The focus of the diagram is clarity of data movement rather than low-level implementation details.
The frontend acts as a presentation layer that fetches article data from the backend API. Upon page load, the React application sends a GET request to /api/articles. The backend responds with both original and updated articles.
The frontend groups articles by title and displays the original and rewritten versions side by side, along with reference links.
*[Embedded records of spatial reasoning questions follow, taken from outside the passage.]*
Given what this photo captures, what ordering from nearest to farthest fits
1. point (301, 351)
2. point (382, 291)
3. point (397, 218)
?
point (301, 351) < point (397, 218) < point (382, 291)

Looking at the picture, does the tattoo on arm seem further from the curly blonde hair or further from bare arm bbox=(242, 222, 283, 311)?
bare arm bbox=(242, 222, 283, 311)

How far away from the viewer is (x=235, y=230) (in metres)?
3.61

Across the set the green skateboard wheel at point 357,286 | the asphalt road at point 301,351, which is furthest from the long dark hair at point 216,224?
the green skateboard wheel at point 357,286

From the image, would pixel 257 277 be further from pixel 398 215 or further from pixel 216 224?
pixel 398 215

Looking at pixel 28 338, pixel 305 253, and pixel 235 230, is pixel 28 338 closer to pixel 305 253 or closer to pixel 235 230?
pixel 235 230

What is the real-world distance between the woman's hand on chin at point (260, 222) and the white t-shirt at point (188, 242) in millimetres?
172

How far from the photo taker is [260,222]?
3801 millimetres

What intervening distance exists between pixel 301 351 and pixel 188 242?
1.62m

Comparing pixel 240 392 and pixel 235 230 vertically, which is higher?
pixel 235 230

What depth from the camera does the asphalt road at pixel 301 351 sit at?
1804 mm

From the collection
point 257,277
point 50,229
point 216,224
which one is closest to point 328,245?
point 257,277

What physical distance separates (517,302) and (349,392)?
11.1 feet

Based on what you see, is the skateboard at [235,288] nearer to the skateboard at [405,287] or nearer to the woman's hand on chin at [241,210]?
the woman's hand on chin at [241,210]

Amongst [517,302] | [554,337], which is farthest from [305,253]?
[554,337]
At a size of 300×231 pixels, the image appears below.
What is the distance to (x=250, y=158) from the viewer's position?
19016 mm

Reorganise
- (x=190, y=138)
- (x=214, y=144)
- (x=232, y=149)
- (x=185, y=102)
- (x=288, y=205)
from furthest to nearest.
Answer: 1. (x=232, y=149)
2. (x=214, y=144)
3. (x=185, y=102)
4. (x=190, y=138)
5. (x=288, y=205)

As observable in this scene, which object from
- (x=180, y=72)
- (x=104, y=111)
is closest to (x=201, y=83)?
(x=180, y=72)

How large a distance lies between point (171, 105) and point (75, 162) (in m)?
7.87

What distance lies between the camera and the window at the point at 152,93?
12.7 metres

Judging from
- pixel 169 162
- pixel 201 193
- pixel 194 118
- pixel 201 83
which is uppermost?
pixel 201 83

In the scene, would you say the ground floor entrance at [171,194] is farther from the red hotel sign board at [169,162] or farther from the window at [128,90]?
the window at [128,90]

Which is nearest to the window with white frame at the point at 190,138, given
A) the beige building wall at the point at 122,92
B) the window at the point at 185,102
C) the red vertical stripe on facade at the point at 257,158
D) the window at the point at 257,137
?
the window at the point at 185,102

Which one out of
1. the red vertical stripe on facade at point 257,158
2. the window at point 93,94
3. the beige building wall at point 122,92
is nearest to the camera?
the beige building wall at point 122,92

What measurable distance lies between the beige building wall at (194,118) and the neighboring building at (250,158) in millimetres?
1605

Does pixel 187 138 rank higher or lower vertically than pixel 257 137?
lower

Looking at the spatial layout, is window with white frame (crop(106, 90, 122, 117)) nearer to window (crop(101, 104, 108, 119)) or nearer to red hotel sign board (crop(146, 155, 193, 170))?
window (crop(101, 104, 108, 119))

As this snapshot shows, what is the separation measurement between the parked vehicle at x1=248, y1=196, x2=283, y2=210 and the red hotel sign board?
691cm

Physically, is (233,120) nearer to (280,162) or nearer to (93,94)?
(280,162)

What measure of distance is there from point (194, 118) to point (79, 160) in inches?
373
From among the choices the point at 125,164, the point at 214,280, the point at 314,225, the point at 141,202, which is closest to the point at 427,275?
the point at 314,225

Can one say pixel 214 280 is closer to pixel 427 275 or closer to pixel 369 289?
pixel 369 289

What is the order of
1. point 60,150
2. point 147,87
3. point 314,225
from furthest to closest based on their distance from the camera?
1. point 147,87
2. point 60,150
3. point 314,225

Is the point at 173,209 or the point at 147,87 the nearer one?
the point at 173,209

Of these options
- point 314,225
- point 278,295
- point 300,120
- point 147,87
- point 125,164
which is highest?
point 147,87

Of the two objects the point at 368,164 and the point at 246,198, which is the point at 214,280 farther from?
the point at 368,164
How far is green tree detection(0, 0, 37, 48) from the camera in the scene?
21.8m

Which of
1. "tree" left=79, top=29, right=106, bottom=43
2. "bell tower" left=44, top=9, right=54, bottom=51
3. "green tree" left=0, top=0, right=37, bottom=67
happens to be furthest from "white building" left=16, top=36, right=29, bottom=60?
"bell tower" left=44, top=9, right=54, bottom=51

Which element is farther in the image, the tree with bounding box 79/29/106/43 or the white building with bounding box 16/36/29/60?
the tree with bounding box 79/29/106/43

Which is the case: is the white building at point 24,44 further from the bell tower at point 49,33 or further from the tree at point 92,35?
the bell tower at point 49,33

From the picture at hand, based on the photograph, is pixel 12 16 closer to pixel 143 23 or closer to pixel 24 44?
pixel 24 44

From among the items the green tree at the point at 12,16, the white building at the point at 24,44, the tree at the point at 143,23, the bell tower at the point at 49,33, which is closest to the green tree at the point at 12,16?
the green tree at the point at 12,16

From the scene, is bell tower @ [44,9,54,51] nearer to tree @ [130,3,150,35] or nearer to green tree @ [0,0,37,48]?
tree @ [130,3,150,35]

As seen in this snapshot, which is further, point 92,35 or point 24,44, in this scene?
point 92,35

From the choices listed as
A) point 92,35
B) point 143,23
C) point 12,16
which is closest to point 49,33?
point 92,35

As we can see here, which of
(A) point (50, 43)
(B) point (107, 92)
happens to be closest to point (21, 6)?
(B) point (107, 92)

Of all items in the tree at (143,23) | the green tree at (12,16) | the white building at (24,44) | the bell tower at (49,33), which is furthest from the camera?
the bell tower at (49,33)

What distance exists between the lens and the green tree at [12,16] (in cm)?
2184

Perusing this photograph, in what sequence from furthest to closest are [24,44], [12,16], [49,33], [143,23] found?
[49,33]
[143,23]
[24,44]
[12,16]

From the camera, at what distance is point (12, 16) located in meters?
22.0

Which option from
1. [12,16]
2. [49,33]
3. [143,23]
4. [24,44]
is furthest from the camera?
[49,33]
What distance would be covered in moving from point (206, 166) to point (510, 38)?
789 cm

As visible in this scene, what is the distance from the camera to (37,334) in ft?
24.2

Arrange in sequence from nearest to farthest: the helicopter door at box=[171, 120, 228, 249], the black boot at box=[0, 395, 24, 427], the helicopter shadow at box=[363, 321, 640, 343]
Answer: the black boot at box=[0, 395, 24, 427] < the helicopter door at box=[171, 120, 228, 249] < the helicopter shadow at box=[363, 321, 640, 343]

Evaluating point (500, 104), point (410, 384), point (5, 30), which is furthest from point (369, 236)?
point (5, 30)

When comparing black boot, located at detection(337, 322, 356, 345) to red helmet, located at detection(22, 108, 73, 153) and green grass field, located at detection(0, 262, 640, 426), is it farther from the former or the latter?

No data mutation occurs on the frontend.
- React-based frontend to display articles.
- Shows both original and updated versions.
- Simple, responsive UI focused on readability rather than heavy styling.
-
Install MySQL locally.
-
Create a database (for example:
beyondchats). -
Run the schema file:
mysql -u root -p beyondchats < backend/db/schema.sql
Database credentials are managed using environment variables.
- Clone repo
- Install dependencies npm install
- Create .env file
- Run scraper
- Start API server
- Run rewrite script
- Start frontend
The scraper intentionally uses simple and defensive selectors to avoid overfitting to the current HTML structure of the blog.
Pagination is handled explicitly to ensure the scraper always targets the oldest content, even when the last page contains fewer articles.
I checked for an RSS/Atom feed as a cleaner way to fetch articles, but chose to scrape the blogs section directly to stay aligned with the assignment requirement of scraping from the last page.
Backend code follows a basic service–controller pattern to keep responsibilities separated and the logic easy to follow.
Original articles are stored immutably. Updated articles are inserted as separate records, enabling clean side-by-side comparison without mutating source data.
The focus of this project is correctness, clarity, and following the assignment requirements without over-engineering.